Endocannabinoid-mediated LTD and mGluR2/3-mediated LTD occlude each other in naive animals. A, The data show the summary of all of the experiments performed as follows: mGluR2/3-mediated LTD was first induced by perfusion with the mGluR2/3 agonist LY354740 (200 nm, 10 min) (Robbe et al., 2002c), and the 10 min at 13 Hz-tetanus (Robbe et al., 2002b) was given 70 min thereafter. In these conditions, bath application of LY354740 reliably induced LTD of evoked transmission (fEPSP was 73 ± 3% 50–55 min after LY354740; n = 5) but endocannabinoid-mediated (10 min at 13 Hz) LTD was never observed afterward [fEPSP was 105 ± 8.1% 50–55 min after tetanus (n = 5) in experiments in which mGluR2/3-LTD was induced first with LY354740 versus 78.9 ± 5.6% in control (n = 10); p < 0.05], showing the complete occlusion between both forms of plasticity. B, Conversely, mGluR2/3-dependent LTD was also occluded in slices in which endocannabinoid-mediated LTD was induced first.
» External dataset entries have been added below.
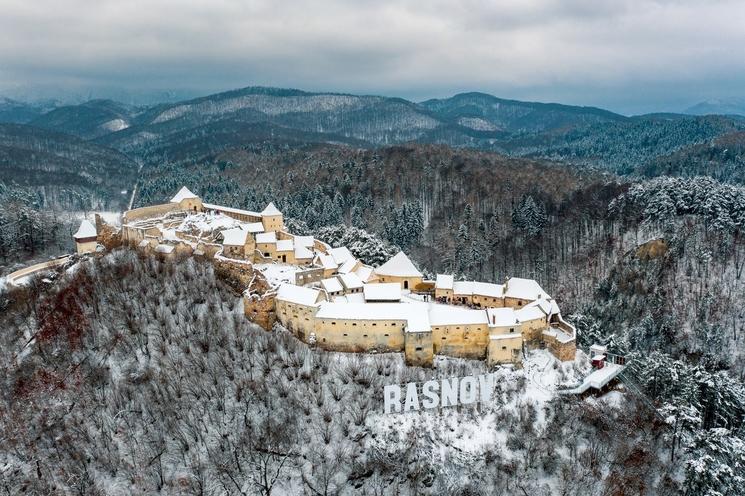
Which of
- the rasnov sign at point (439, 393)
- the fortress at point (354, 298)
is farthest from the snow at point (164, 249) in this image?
the rasnov sign at point (439, 393)

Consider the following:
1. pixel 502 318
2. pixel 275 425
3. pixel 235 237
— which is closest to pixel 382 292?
pixel 502 318

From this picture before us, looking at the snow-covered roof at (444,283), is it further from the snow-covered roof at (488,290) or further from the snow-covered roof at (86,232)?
the snow-covered roof at (86,232)

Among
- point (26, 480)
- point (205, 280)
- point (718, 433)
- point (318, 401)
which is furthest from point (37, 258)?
point (718, 433)

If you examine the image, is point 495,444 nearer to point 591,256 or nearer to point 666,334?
point 666,334

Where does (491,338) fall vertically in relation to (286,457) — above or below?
above

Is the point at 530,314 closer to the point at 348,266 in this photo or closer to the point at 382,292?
the point at 382,292

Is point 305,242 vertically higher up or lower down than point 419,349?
higher up
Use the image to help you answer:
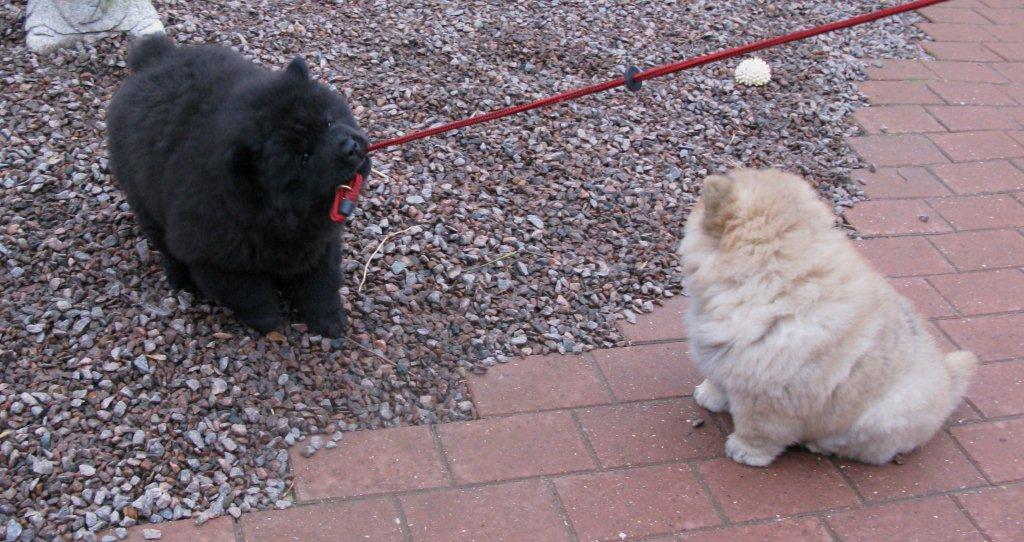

The data show the summary of all of the experiments performed as follows: perfusion of LY354740 (200 nm, 10 min) after saturation of 10 min at 13 Hz-induced LTD (fEPSP was 83 ± 2.3% 50–55 min after tetanus; n = 11) results in acute inhibition but not in LTD (fEPSP was 94.8 ± 3% 50–55 min after LY354740 in experiments in which CB1R–LTD was induced first by tetanus saturation; n = 11 vs 78.9 ± 5.6%; n = 10 in control; p < 0.05), showing the occlusion of mGluR2/3-dependent LTD after saturation of endocannabinoid-mediated LTD.

Figure 6.

Immunolocalization of CB1R and mGluR2 in the core of the nucleus accumbens. Representative confocal images showing labeling for CB1R (green, left) and mGluR2 (red, middle) in the neuropil of the core of the accumbens. As seen in the merged picture (right), both receptors colocalize in axons (arrow) and punctates reminiscent of synaptic terminals (arrowheads). Scale bar, 10 μm.

Figure 7.

mGluR2/3 mediates activity-dependent LTD in the NAc after repeated in vivo THC administration. A, The mGluR2/3 antagonist LY341495 (200 nm) prevented the expression of 10 min at 13 Hz-induced LTD in NAc slices from THC-treated mice (n = 7) but not in the vehicle-treated group (n = 6) (*p < 0.01). B, Summary bar graph of the effects of the mGluR2/3 antagonists LY341495 (200 nm, black bars) and eGlu (200 μm, gray bars) on 10 min at 13 Hz-induced LTD in the NAc of mice treated with THC or vehicle for 7 d(*p < 0.05).